** WHAT YOU WILL DO **
Write every line of the material out exactly as shown.

--- START INPUT FOR THIS TASK ---

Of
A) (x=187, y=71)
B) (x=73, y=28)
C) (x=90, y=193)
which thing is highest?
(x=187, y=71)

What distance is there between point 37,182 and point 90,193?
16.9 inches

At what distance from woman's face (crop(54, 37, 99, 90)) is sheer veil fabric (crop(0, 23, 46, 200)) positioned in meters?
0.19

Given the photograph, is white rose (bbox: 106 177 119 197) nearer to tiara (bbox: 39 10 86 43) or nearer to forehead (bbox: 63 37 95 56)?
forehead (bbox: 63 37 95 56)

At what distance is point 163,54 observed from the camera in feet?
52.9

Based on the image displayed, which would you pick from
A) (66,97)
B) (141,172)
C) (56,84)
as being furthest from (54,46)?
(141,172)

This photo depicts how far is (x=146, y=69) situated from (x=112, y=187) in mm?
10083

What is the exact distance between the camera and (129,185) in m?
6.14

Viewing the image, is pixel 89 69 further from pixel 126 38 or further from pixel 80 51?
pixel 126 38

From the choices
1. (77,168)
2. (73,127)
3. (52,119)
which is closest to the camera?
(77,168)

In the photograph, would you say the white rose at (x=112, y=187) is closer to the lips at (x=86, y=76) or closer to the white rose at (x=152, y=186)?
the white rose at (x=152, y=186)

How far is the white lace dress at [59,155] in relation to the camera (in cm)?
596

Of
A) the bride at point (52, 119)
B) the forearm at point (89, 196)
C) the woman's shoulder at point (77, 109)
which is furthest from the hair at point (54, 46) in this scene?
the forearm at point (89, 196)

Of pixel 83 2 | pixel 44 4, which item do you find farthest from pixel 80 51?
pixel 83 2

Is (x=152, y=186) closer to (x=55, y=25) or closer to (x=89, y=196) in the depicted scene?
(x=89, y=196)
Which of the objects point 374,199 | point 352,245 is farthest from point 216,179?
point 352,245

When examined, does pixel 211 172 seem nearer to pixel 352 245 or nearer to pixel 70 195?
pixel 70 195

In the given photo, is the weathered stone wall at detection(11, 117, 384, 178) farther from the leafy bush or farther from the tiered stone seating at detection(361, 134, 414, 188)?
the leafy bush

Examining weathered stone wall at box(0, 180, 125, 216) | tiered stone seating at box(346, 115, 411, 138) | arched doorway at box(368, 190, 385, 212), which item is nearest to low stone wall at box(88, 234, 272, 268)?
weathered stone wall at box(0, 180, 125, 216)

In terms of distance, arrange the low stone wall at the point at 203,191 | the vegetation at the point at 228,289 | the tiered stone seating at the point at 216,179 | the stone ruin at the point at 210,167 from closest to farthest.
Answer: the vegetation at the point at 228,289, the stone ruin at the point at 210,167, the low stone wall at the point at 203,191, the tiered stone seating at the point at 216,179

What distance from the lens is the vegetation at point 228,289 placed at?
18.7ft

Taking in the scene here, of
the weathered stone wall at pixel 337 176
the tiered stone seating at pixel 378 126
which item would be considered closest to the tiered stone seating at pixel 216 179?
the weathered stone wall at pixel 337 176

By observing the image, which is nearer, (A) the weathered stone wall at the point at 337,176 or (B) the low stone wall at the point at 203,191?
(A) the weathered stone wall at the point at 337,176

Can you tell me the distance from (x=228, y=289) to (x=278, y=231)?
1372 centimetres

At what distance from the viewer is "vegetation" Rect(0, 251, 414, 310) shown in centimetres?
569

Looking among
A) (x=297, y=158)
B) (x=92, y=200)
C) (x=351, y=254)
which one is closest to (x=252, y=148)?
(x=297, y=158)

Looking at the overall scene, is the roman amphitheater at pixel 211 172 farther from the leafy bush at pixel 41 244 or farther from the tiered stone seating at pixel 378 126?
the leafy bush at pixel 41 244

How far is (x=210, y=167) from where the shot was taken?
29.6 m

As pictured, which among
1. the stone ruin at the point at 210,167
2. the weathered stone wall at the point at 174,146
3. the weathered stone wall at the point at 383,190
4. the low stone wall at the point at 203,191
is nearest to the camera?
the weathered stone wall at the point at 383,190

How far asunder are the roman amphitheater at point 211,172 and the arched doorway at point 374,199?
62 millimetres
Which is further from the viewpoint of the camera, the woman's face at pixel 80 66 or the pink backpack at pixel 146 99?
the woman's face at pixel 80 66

--- END INPUT FOR THIS TASK ---

** ANSWER IN FULL **
Of
A) (x=187, y=71)
B) (x=73, y=28)
C) (x=90, y=193)
which thing is highest?
(x=187, y=71)

What distance is there between point 37,182 and point 90,193?
16.9 inches

At what distance from woman's face (crop(54, 37, 99, 90)) is sheer veil fabric (crop(0, 23, 46, 200)) positioned in meters?
0.19

Given the photograph, is white rose (bbox: 106 177 119 197) nearer to tiara (bbox: 39 10 86 43) or nearer to forehead (bbox: 63 37 95 56)?
forehead (bbox: 63 37 95 56)

At what distance is point 163,54 observed from the camera in feet?
52.9

Based on the image displayed, which would you pick from
A) (66,97)
B) (141,172)
C) (56,84)
as being furthest from (54,46)?
(141,172)

This photo depicts how far is (x=146, y=69) situated from (x=112, y=187) in mm?
10083

What is the exact distance between the camera and (129,185) in m?
6.14

Viewing the image, is pixel 89 69 further from pixel 126 38 or further from pixel 80 51?
pixel 126 38

From the choices
1. (77,168)
2. (73,127)
3. (52,119)
which is closest to the camera?
(77,168)

In the photograph, would you say the white rose at (x=112, y=187) is closer to the lips at (x=86, y=76) or closer to the white rose at (x=152, y=186)?
the white rose at (x=152, y=186)

How far is the white lace dress at [59,155] in relation to the camera (in cm)?
596

Of
A) the bride at point (52, 119)
B) the forearm at point (89, 196)
C) the woman's shoulder at point (77, 109)
which is furthest from the hair at point (54, 46) in this scene?
the forearm at point (89, 196)

Of pixel 83 2 | pixel 44 4, which item do you find farthest from pixel 80 51?
pixel 83 2

Is (x=152, y=186) closer to (x=55, y=25) or closer to (x=89, y=196) in the depicted scene?
(x=89, y=196)
Which of the objects point 374,199 | point 352,245 is farthest from point 216,179?
point 352,245

When examined, does pixel 211 172 seem nearer to pixel 352 245 or nearer to pixel 70 195?
pixel 70 195

In the given photo, is the weathered stone wall at detection(11, 117, 384, 178) farther from the leafy bush or farther from the tiered stone seating at detection(361, 134, 414, 188)?
the leafy bush

Examining weathered stone wall at box(0, 180, 125, 216) | tiered stone seating at box(346, 115, 411, 138) | arched doorway at box(368, 190, 385, 212), which item is nearest to low stone wall at box(88, 234, 272, 268)?
weathered stone wall at box(0, 180, 125, 216)

In terms of distance, arrange the low stone wall at the point at 203,191 | the vegetation at the point at 228,289 | the tiered stone seating at the point at 216,179 | the stone ruin at the point at 210,167 from closest to farthest.
Answer: the vegetation at the point at 228,289, the stone ruin at the point at 210,167, the low stone wall at the point at 203,191, the tiered stone seating at the point at 216,179

What distance from the lens is the vegetation at point 228,289 placed at?
18.7ft

Taking in the scene here, of
the weathered stone wall at pixel 337 176
the tiered stone seating at pixel 378 126
which item would be considered closest to the tiered stone seating at pixel 216 179?
the weathered stone wall at pixel 337 176

By observing the image, which is nearer, (A) the weathered stone wall at the point at 337,176 or (B) the low stone wall at the point at 203,191?
(A) the weathered stone wall at the point at 337,176

Can you tell me the distance from (x=228, y=289) to (x=278, y=231)?
1372 centimetres

At what distance from the viewer is "vegetation" Rect(0, 251, 414, 310) shown in centimetres?
569

Looking among
A) (x=297, y=158)
B) (x=92, y=200)
C) (x=351, y=254)
which one is closest to (x=252, y=148)?
(x=297, y=158)

Looking at the overall scene, is the roman amphitheater at pixel 211 172 farther from the leafy bush at pixel 41 244 or farther from the tiered stone seating at pixel 378 126?
the leafy bush at pixel 41 244

How far is (x=210, y=167) from where the shot was taken?
29.6 m

As pictured, which among
1. the stone ruin at the point at 210,167
2. the weathered stone wall at the point at 174,146
3. the weathered stone wall at the point at 383,190
4. the low stone wall at the point at 203,191
is nearest to the camera?
the weathered stone wall at the point at 383,190

How far asunder are the roman amphitheater at point 211,172 and the arched doorway at point 374,199?
62 millimetres
Which is further from the viewpoint of the camera, the woman's face at pixel 80 66 or the pink backpack at pixel 146 99?
the woman's face at pixel 80 66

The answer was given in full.